─── Recorded data ───
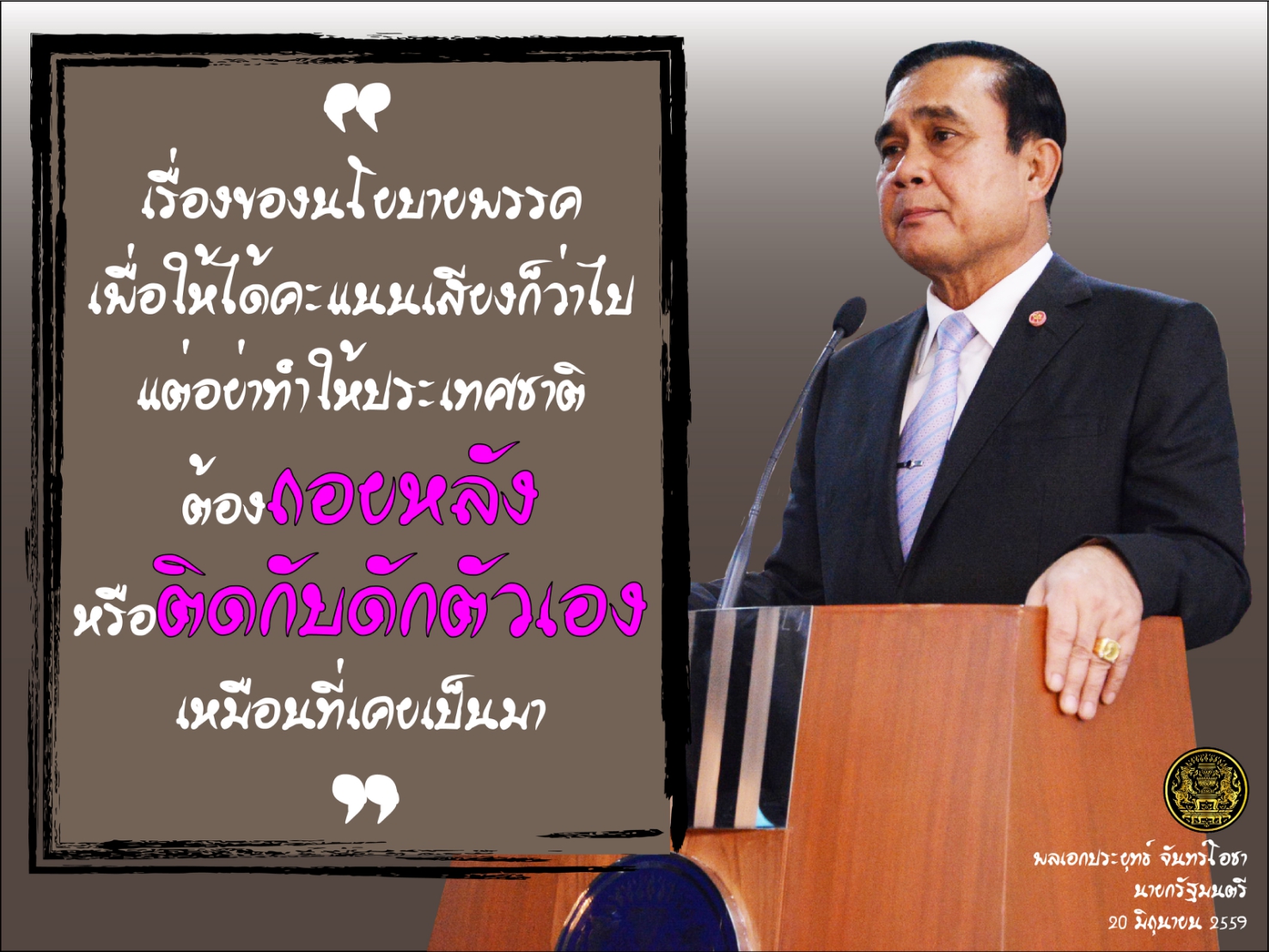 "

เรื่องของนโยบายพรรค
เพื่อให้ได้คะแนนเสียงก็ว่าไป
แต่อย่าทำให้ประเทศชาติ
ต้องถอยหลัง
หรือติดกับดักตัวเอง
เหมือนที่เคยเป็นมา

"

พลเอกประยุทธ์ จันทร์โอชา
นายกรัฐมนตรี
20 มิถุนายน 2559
───
Task description -
Transcribe all of the material exactly and leave out its pictures.

Expected answer -
 "

เรื่องของนโยบายพรรค
เพื่อให้ได้คะแนนเสียงก็ว่าไป
แต่อย่าทำให้ประเทศชาติ
ต้องถอยหลัง
หรือติดกับดักตัวเอง
เหมือนที่เคยเป็นมา

"

พลเอกประยุทธ์ จันทร์โอชา
นายกรัฐมนตรี
20 มิถุนายน 2559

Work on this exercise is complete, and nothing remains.